- **THE PROBLEM**
Decide whether each statement below agrees with the blog excerpt that follows. For each, answer yes or no and quote the deciding words. 1. An amateur astronomer from Spain first discovered the outburst of Comet 29P. 2. The competition's main prize has already been awarded. 3. The session booked on the southern telescope is expected to go ahead as planned.

** Start PAGE EXCERPT **

Tuesday, February 16, 2010

Comet 29P/Schwassmann-Wachmann

As you have probably heard by now, Comet 29P (or the Schwassmann-Wachmann comet) went into a large outburst on Feb 3rd. This outburst was first discovered by an amateur astronomer from Spain only a few hours after it had begun. It as visible all over Ireland for a brief moment, and excited a lot of interest on the news.

Richard Miles of the British Astronomical Association (BAA) has asked for help from the Faulkes telescope with observing the effects of this outburst. The outburst seems to consist of some parts of the comet's massive icy nucleus breaking off, leading to a huge outpouring of ice and a brightening of the comet.

The schools involved were contacted with information and observing times.
We have a session booked for today, and tomorrow, on the southern telescope, but it is unlikely we will be able to observe in this time because the telescope is closed due to bad weather. This is very annoying for us, as it is not the first time we have been unable to take part in observations like this.
Hoping for clear skies in Siding Springs tomorrow!
Jes team

Saturday, November 28, 2009

We won a telescope!

Last week at the opening of Irish Science and Technology week, we won Celestron NexStar 102SLT Star Locator telescope for participation in the competition. The competition has been extended again which means the main prize (a trip to Chile to see the VLT in operation) won't be awarded for another few months. The telescope was presented to us by the Mayor of Galway, Declan McDonnell, Noel Treacy TD, and Prof. Mike Redfern, one of the competiton organisers.

** End PAGE EXCERPT **
** Start PROVIDED MATERIAL **

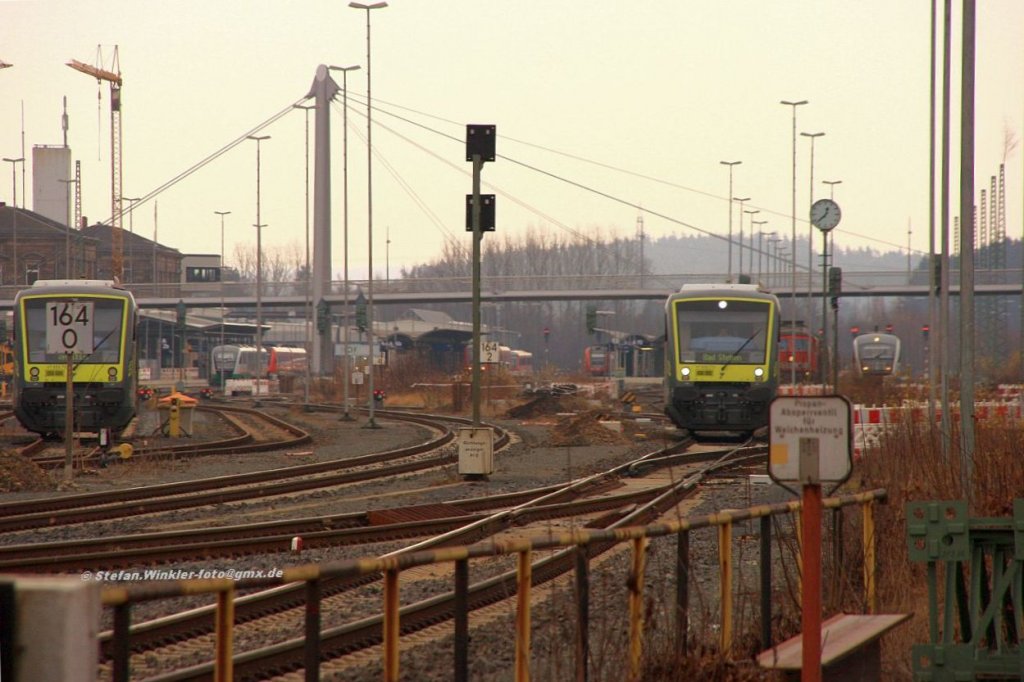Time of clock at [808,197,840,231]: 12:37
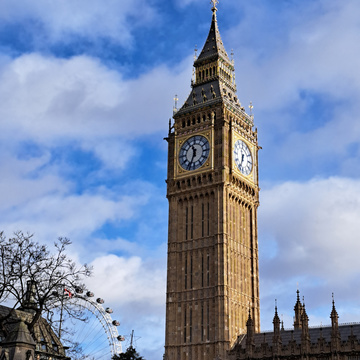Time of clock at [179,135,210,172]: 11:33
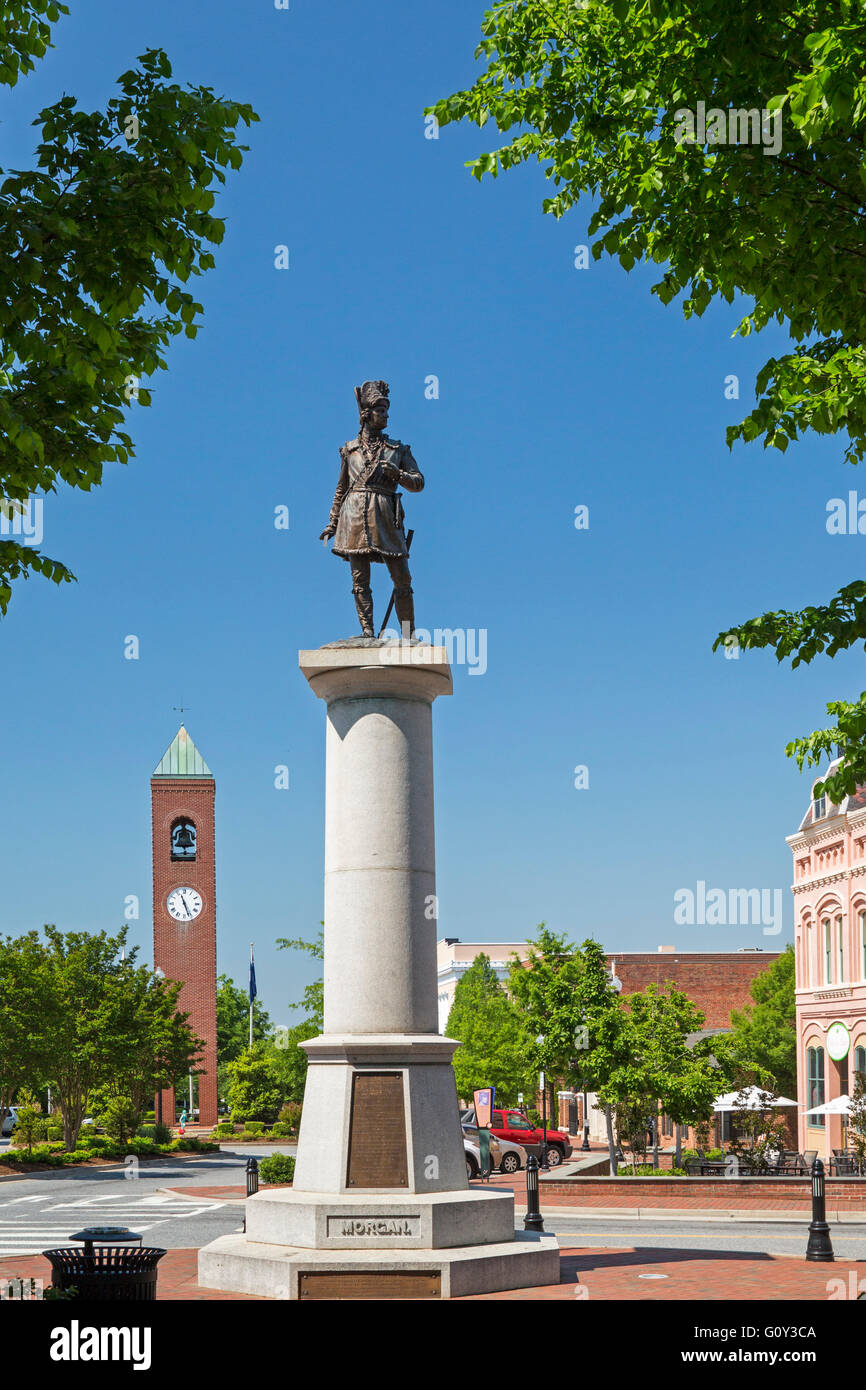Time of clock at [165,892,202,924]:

** End PROVIDED MATERIAL **

- **CORRECT ANSWER**
1. Yes: "This outburst was first discovered by an amateur astronomer from Spain only a few hours after it had begun."
2. No: "the main prize (a trip to Chile to see the VLT in operation) won't be awarded for another few months."
3. No: "it is unlikely we will be able to observe in this time because the telescope is closed due to bad weather."